National Commercial Real Estate News
Author: Skia
Category: Commercial Real Estate
Investors Bet on Chicago to Duplicate Gains
The Chicago office market’s long-awaited recovery has finally arrived as vacancies are declining and rents are increasing. Investors who snapped up buildings during the market’s downturn in 2004 and 2005 are now receiving premium prices for their properties.
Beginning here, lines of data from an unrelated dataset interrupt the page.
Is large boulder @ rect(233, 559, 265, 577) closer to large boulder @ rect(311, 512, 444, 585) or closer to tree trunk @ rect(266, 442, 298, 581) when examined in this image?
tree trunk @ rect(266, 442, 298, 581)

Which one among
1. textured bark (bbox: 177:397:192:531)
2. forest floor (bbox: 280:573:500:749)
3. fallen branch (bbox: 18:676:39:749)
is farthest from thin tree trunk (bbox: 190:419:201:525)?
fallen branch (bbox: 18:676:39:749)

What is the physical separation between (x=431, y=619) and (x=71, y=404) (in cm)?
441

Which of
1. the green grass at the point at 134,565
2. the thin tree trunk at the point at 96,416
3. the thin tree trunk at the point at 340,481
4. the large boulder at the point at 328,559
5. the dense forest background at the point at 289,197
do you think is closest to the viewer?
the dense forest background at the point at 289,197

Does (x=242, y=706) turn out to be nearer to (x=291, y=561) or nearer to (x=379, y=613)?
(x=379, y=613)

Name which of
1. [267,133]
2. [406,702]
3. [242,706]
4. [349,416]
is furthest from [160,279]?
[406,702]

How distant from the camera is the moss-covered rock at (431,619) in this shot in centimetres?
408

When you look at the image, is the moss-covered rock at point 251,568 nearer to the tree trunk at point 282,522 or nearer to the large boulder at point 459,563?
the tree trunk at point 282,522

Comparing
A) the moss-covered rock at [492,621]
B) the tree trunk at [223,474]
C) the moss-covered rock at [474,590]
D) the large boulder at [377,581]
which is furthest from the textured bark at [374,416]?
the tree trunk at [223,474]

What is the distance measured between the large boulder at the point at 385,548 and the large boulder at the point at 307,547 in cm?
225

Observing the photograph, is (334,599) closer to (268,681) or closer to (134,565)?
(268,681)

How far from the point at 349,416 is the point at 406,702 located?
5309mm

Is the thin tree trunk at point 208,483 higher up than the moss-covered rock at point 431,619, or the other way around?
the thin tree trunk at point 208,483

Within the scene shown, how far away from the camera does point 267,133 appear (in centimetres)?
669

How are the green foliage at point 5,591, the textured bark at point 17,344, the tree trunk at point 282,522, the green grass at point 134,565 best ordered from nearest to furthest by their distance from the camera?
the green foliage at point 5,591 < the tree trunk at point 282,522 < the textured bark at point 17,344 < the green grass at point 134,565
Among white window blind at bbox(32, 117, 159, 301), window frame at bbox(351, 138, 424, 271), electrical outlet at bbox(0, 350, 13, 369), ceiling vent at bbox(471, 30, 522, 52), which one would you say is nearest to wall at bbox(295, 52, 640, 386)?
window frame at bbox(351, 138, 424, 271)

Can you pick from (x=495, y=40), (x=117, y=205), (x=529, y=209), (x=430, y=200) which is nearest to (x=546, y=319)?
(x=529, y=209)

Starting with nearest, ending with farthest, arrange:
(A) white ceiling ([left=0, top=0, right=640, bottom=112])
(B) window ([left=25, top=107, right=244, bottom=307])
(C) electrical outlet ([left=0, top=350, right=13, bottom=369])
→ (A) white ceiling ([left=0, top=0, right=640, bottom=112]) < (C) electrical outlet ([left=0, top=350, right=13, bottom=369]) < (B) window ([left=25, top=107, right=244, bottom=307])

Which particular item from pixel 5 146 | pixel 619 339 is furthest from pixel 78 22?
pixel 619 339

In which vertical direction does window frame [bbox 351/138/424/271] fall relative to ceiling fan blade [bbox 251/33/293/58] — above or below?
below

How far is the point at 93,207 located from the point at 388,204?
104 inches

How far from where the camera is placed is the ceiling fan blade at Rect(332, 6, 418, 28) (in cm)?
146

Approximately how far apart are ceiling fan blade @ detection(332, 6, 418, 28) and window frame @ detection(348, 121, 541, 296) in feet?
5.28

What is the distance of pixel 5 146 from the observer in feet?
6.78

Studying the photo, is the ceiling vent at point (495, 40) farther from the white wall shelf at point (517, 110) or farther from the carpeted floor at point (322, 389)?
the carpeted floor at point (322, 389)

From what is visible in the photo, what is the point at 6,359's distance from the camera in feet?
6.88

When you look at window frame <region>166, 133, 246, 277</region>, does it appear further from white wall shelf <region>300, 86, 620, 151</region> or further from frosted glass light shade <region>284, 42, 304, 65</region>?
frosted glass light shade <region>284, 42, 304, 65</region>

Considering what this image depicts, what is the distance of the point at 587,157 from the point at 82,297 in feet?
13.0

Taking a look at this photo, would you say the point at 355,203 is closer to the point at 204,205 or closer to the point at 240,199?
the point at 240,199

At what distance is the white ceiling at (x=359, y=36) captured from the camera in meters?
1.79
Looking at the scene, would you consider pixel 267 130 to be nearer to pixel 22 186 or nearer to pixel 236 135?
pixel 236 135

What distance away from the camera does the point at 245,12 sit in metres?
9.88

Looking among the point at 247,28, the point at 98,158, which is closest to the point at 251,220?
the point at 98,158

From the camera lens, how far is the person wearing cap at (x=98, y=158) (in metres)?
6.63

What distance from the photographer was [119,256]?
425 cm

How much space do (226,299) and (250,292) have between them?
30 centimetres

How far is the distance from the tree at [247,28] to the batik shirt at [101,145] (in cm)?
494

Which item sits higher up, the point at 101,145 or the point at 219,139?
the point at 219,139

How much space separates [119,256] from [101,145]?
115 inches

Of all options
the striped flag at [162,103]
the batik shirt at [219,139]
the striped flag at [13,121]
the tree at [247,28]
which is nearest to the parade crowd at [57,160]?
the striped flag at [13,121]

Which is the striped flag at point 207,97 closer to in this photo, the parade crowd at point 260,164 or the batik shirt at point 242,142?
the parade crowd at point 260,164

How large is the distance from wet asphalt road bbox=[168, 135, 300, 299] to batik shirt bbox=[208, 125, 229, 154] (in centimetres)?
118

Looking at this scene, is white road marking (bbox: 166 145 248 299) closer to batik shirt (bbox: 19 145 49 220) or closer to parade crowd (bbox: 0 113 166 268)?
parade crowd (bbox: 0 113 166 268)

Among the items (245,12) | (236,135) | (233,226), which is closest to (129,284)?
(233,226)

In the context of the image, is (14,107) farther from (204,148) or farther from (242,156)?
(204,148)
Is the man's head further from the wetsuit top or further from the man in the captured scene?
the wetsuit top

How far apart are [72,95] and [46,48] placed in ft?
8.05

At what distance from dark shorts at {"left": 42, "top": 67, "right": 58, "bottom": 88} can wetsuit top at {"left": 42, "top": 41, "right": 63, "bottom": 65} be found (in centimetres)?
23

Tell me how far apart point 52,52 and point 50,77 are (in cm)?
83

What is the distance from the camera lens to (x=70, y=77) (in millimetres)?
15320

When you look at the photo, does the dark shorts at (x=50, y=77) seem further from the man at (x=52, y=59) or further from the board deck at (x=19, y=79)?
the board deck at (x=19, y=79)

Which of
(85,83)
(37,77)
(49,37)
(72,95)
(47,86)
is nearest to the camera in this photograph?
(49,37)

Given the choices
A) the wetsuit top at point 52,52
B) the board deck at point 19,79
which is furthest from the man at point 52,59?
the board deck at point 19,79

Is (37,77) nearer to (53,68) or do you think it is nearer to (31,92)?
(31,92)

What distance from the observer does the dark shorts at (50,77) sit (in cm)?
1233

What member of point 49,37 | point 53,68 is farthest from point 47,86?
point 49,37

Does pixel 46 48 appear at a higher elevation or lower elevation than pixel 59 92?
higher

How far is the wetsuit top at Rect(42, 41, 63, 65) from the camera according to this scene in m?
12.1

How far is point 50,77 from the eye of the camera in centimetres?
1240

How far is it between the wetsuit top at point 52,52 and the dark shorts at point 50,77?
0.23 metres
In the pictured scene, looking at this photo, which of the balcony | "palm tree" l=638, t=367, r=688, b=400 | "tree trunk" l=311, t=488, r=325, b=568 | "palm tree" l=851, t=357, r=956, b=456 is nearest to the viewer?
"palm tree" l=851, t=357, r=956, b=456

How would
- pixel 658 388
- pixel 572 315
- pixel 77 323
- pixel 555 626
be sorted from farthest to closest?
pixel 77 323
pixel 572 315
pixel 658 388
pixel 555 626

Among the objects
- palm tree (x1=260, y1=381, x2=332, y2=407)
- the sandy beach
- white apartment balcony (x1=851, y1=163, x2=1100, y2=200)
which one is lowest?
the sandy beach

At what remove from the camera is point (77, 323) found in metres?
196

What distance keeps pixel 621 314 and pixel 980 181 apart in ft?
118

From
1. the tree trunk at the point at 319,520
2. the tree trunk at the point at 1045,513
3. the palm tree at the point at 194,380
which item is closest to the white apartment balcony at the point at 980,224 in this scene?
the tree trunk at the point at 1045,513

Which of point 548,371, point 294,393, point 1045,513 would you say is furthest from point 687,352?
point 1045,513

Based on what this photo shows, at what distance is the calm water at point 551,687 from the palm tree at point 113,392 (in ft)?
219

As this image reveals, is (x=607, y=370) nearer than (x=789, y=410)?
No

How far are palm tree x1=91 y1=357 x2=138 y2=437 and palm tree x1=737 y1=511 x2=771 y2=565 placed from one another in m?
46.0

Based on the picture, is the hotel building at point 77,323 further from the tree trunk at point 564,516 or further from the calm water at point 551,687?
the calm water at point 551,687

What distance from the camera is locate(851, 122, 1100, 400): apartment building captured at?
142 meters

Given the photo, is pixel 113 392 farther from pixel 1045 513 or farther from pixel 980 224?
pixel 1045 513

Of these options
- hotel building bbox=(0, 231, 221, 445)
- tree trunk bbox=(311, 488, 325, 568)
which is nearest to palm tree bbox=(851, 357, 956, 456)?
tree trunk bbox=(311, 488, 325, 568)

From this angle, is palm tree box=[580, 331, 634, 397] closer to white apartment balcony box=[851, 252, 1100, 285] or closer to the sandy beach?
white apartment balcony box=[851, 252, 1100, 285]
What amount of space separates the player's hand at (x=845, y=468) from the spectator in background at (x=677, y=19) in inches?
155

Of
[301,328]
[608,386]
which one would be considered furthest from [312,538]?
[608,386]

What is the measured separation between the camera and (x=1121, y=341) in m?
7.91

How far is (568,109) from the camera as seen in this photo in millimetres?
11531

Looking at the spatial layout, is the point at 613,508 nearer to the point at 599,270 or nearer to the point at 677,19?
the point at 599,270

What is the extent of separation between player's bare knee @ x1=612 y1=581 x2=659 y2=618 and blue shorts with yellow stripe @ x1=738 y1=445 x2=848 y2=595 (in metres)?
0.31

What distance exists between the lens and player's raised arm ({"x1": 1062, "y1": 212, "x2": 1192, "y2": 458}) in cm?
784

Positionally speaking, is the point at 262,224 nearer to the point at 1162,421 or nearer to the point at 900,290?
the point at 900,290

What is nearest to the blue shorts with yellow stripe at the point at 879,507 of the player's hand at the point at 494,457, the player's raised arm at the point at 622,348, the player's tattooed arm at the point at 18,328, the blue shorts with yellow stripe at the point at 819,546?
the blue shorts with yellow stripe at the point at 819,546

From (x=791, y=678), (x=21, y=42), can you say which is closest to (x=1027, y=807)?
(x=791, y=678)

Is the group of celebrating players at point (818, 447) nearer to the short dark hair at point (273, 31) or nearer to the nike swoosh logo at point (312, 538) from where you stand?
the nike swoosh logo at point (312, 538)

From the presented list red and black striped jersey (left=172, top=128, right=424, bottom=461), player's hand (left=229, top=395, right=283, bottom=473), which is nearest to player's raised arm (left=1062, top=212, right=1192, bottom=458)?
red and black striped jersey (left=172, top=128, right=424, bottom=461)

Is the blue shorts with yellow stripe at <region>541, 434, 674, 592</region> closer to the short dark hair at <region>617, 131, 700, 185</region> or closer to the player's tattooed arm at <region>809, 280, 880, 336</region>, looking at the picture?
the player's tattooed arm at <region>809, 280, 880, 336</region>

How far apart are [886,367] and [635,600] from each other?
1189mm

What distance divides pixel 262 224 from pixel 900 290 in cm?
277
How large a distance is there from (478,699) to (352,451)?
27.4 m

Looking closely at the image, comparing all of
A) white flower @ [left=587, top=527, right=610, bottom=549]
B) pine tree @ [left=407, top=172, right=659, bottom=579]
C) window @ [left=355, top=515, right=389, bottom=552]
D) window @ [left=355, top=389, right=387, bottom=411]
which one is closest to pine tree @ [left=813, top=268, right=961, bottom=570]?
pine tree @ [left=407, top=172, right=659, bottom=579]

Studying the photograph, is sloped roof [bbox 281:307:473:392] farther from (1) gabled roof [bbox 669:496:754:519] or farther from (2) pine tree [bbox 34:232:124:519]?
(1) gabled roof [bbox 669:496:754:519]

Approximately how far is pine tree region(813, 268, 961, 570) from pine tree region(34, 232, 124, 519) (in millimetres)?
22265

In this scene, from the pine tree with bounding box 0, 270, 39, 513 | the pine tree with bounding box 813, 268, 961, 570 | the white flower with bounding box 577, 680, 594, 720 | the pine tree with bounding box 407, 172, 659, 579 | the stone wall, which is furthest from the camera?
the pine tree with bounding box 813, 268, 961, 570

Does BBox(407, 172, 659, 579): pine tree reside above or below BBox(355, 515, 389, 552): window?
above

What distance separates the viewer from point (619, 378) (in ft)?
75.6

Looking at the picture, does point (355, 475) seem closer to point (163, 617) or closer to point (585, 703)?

Of the 114 Chicago-area office properties that have traded this year, 20 were acquired when the market was at its weakest in 2005. Those were purchased for $728 million and have since re-traded for a total of $1.3 billion, representing an increase in value of 44%.
Manhattan Vacancy Rate Below 1%
The vacancy rate for Manhattan multifamily property dipped below 1% last year. According to Manhattan brokerage firm Citi Habitats, multifamily rents have soared from 2002 through 2006. Average rents increased 36% for units of three bedrooms or larger, 32% for two-bedroom units, 23% for one-bedroom units and 20% for studios. The highest-priced submarkets include SoHo, where the average rents are $2,228 for studios, $4,750 for two-bedroom units and $6,971 for three-bedroom units; and the West Village, where one-bedrooms rent for an average of $3,035.
Charlotte Leads Lowest Office Vacancy Rate
The Charlotte, N.C. downtown district recorded the lowest Q2 2007 office vacancy rate in the country, according to numbers compiled by CB Richard Ellis Group. The 3.08% vacancy rate was also the country’s lowest rate for the second consecutive quarter. Charlotte, which posted a 3.14 % rate in Q1 2007, finished ahead of Manhattan, which had a 4.8% vacancy rate.